Archive for October, 2019

The Lone Granger

Posted in FILM with tags , , , on October 22, 2019 by dcairns
No, YOU’RE the idiot. No YOU are. No YOU are.

Poor Farley Granger! In SO SWEET, SO DEAD, he’s a disgruntled detective tracking a serial killer, and no wonder he’s so miserable: he’s a policeman trapped in a film where nobody ever calls the police. A murder victim’s secret lover consults his lawyer: should I contact the police so they can eliminate me from their list of suspects? No no no, advises the professional. A teenager witnesses her neighbour being stabbed to death. She waits until next morning to tell her boyfriend, then says she’ll mention it to her dad later. Her dad the lawyer.

One of the lovers (all the victims are adulteresses) visits his mistress and finds the bath overflowing and the woman dead, and has a tussle with the killer, and then we never hear about him again. Did he call the police? Or did he just have a bath, since it was already run and it would be a shame to waste it?

Even when Farley Granger gets a call from the killer saying who the next victim will be, HE doesn’t call the police. And he IS the police.

▸ **Tasks and exercises**:
• A. In the post about SO SWEET, SO DEAD, what role does Farley Granger play?
• B. Repeat the post from "One of the lovers" to "to waste it?".
The listing that comes next is separate material with no connection to the post.

▸ **Records**:
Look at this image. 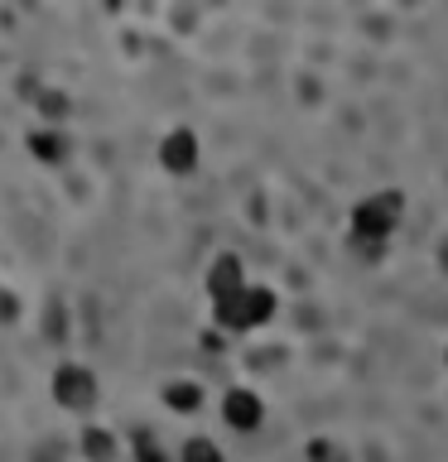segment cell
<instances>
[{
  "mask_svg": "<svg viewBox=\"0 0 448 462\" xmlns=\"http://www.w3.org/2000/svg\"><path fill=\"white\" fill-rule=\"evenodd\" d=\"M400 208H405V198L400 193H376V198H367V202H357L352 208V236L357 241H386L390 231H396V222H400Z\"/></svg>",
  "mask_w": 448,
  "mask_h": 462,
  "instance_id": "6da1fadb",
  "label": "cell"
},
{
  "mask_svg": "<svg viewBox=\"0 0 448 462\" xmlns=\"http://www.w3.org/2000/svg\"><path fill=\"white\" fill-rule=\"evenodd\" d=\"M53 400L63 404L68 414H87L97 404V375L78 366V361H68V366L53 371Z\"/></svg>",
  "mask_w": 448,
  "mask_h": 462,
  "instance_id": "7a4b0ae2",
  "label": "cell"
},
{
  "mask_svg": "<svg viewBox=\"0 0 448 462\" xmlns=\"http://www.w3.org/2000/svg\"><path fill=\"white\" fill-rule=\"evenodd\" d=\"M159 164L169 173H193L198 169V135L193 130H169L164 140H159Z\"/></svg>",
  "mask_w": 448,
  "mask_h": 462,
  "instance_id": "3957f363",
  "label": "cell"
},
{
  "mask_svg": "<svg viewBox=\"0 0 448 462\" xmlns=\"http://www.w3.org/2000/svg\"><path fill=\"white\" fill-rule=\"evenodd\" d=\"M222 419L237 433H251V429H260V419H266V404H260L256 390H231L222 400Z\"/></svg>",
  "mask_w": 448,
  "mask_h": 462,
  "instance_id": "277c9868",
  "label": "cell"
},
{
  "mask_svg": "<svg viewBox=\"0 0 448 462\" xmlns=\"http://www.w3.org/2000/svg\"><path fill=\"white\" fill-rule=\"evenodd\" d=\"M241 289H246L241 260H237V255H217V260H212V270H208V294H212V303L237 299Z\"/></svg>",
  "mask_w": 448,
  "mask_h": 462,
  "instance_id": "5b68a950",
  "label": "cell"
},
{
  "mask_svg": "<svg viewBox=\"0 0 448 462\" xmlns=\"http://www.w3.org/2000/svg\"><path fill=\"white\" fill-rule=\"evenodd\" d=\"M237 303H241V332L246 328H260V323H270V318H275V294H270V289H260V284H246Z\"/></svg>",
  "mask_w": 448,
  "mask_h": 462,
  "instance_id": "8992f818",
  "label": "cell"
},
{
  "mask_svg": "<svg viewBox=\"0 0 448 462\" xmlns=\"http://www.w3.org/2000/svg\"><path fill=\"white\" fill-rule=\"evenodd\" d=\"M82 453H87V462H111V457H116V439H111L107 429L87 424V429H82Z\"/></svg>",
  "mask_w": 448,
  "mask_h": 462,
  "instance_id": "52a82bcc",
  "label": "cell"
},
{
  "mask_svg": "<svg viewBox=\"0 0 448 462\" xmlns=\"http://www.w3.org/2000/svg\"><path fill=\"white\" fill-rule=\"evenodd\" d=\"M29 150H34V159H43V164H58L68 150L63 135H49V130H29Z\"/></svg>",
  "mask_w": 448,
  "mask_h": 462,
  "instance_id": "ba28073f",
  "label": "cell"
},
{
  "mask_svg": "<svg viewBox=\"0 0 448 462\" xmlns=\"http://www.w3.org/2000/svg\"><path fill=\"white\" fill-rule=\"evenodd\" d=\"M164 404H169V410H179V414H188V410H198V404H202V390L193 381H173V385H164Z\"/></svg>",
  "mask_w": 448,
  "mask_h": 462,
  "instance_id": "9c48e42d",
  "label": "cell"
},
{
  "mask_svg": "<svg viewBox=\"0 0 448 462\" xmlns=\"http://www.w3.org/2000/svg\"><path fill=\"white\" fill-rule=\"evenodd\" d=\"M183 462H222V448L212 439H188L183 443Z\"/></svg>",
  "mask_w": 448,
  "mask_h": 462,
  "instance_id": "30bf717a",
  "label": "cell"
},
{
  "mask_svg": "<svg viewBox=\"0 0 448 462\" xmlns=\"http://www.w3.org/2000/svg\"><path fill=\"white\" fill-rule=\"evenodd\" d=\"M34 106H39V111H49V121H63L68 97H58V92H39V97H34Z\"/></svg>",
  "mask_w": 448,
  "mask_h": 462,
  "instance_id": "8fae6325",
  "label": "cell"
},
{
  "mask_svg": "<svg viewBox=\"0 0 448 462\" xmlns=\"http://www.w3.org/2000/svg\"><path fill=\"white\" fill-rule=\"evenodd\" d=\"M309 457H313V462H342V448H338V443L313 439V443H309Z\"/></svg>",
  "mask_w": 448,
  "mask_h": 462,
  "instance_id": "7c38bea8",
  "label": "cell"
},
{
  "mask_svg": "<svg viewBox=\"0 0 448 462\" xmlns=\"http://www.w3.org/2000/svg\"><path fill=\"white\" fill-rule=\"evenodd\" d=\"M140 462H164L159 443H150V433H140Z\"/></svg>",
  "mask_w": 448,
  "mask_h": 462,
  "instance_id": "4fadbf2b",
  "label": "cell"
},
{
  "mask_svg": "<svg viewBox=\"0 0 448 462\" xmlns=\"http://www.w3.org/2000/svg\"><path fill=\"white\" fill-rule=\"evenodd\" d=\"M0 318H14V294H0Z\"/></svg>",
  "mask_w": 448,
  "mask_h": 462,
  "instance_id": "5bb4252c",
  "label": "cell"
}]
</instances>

---

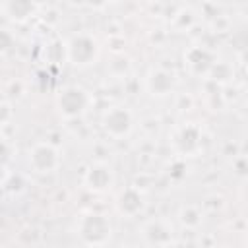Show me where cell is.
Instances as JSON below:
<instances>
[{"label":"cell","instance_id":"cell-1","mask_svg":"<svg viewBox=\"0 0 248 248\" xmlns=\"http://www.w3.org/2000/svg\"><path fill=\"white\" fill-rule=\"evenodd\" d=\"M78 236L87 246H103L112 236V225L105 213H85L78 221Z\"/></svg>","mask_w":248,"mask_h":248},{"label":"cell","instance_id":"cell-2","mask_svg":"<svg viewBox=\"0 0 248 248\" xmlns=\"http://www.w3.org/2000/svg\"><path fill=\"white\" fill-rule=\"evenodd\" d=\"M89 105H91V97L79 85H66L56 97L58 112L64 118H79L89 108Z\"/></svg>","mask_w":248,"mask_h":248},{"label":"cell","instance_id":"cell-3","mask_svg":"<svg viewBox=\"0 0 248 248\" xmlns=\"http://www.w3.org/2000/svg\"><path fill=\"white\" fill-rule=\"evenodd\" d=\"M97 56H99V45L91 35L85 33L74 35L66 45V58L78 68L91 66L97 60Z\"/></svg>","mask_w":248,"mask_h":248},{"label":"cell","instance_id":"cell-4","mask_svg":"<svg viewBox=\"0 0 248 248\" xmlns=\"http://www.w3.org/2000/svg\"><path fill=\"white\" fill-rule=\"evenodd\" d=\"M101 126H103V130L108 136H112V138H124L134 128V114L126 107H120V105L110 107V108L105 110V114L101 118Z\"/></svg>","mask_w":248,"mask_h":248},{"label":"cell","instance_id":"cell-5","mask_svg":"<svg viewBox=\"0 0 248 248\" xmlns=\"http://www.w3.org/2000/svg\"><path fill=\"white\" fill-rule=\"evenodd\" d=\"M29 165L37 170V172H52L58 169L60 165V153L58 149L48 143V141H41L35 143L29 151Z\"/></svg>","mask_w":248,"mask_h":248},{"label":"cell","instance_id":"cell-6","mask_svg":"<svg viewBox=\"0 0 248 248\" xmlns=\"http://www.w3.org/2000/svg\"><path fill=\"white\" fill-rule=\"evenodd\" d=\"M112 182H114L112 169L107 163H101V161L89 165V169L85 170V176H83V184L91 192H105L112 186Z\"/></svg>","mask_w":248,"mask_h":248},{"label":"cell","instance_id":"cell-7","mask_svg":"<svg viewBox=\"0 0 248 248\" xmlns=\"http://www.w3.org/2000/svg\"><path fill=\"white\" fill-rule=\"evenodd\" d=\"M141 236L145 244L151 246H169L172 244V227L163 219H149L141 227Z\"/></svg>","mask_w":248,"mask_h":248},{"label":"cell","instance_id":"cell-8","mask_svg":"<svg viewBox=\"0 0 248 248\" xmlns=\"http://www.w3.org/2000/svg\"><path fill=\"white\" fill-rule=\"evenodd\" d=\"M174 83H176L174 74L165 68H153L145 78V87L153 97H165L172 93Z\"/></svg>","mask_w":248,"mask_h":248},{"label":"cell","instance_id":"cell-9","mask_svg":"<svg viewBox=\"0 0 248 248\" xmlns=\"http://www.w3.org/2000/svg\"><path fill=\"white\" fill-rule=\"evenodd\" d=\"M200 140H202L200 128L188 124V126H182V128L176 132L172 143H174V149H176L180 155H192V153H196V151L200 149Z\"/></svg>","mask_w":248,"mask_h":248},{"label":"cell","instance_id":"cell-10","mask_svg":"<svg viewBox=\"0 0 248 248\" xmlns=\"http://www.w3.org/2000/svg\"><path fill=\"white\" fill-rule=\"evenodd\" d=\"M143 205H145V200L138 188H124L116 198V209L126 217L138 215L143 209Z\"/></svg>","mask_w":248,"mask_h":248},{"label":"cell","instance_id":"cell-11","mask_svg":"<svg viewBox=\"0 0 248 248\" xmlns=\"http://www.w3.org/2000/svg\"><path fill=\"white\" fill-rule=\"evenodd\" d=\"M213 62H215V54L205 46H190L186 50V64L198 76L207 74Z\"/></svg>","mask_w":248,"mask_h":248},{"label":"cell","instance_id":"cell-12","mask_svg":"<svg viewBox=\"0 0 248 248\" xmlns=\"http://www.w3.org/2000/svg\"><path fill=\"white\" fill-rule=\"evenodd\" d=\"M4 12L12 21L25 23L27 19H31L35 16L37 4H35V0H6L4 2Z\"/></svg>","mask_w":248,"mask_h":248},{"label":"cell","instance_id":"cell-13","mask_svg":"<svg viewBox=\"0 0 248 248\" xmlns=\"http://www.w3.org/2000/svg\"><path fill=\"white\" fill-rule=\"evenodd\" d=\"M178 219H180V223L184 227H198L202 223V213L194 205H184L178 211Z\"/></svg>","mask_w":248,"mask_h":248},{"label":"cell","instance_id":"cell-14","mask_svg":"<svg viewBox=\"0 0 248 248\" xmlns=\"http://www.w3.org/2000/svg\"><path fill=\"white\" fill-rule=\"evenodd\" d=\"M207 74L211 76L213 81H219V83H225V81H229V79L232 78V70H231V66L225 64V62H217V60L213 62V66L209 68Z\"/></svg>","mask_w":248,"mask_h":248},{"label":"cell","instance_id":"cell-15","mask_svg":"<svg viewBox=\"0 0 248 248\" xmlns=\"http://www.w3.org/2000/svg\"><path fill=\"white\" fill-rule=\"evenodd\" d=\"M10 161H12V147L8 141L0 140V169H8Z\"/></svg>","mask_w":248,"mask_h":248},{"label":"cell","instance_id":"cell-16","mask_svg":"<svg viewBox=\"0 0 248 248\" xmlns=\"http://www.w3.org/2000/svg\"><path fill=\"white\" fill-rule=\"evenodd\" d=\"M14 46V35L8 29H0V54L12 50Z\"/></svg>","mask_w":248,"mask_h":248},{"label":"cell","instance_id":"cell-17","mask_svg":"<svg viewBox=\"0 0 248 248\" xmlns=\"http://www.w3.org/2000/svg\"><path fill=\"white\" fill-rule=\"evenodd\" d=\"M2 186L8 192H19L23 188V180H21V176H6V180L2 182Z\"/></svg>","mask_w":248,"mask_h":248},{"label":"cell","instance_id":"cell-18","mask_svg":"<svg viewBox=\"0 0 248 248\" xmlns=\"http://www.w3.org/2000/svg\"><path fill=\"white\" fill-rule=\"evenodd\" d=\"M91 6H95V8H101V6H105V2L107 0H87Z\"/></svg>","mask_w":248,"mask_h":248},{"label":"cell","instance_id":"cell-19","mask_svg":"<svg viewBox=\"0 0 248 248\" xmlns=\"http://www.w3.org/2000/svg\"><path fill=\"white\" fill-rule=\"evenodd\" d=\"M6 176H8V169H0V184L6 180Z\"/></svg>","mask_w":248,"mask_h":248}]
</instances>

▸ **Replies**:
• A. He plays a disgruntled detective tracking a serial killer.

• B.
One of the lovers (all the victims are adulteresses) visits his mistress and finds the bath overflowing and the woman dead, and has a tussle with the killer, and then we never hear about him again. Did he call the police? Or did he just have a bath, since it was already run and it would be a shame to waste it?